(RECORDS FOR THIS TASK):

++++++++++++++++++++

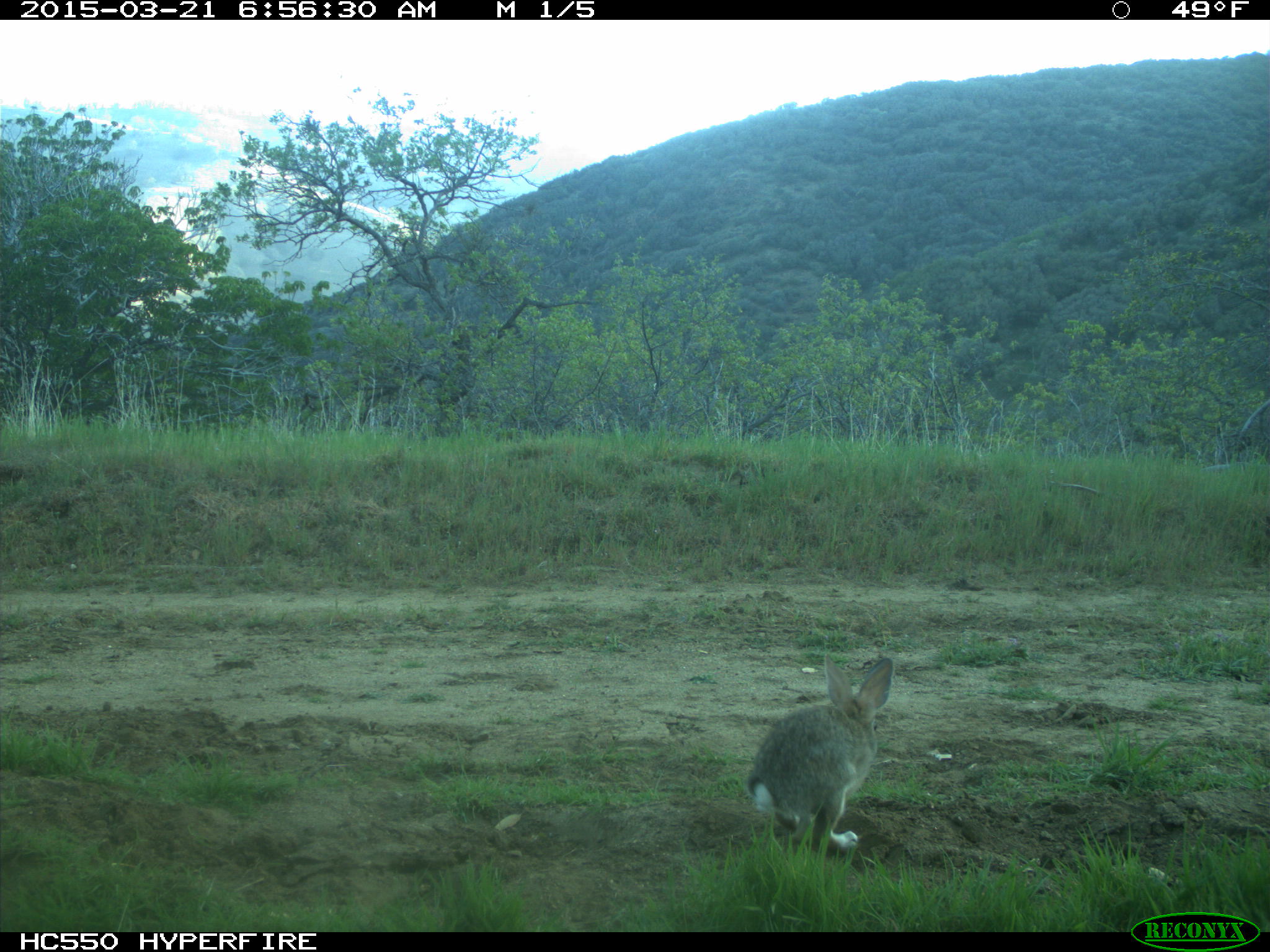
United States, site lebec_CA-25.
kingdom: Animalia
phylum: Chordata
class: Mammalia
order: Lagomorpha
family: Leporidae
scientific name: Leporidae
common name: rabbits and hares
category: unidentified rabbit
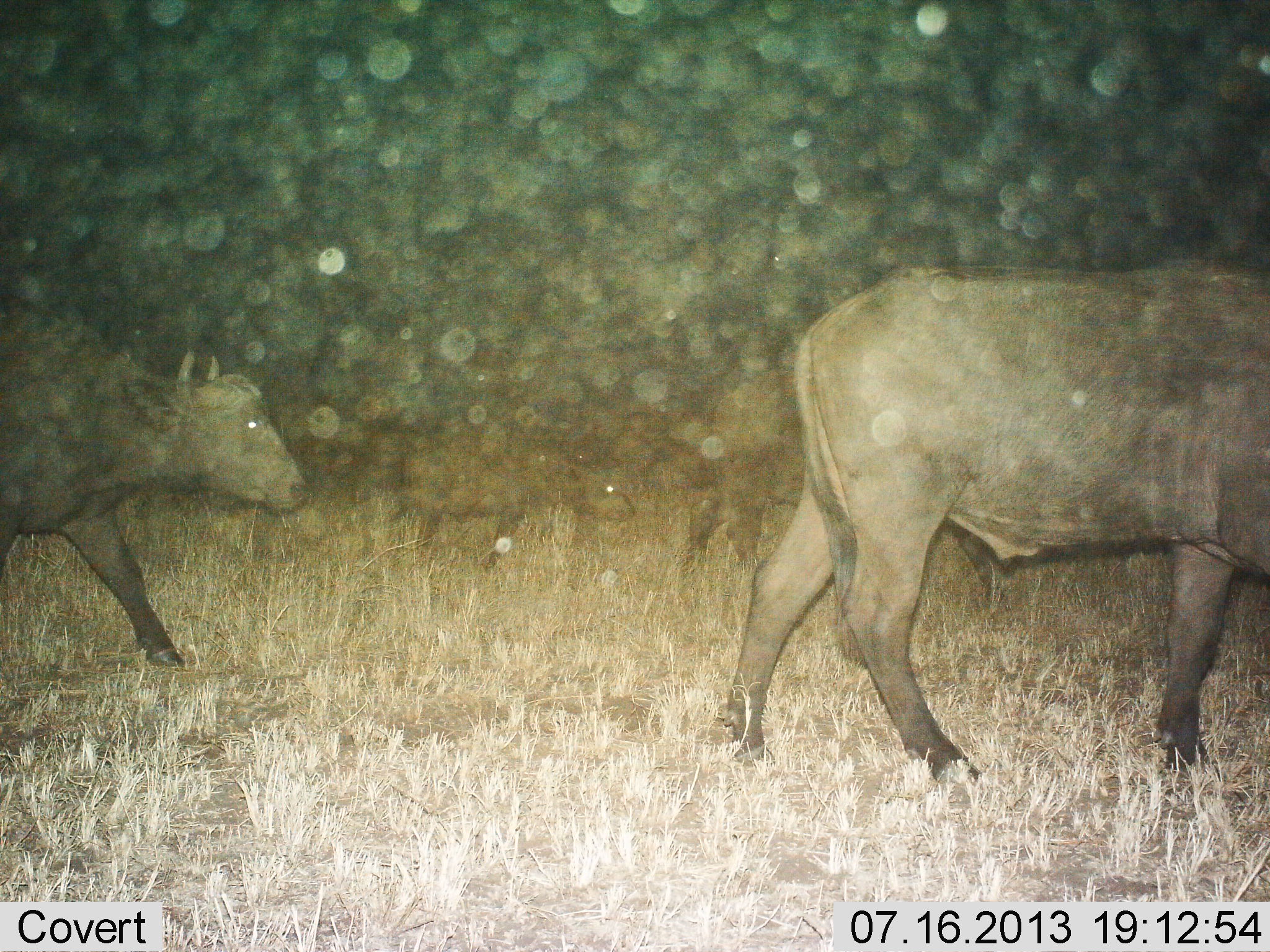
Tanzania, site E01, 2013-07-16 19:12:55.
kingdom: Animalia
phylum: Chordata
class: Mammalia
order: Artiodactyla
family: Bovidae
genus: Syncerus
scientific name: Syncerus caffer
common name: cape buffalo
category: buffalo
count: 4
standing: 7%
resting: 0%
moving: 93%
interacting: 0%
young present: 26%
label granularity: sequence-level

++++++++++++++++++++

(WORK INSTRUCTION): Each of the entries above must be output exactly, with none of the pictures.

(TASK OUTPUT):
United States, site lebec_CA-25.
kingdom: Animalia
phylum: Chordata
class: Mammalia
order: Lagomorpha
family: Leporidae
scientific name: Leporidae
common name: rabbits and hares
category: unidentified rabbit
Tanzania, site E01, 2013-07-16 19:12:55.
kingdom: Animalia
phylum: Chordata
class: Mammalia
order: Artiodactyla
family: Bovidae
genus: Syncerus
scientific name: Syncerus caffer
common name: cape buffalo
category: buffalo
count: 4
standing: 7%
resting: 0%
moving: 93%
interacting: 0%
young present: 26%
label granularity: sequence-level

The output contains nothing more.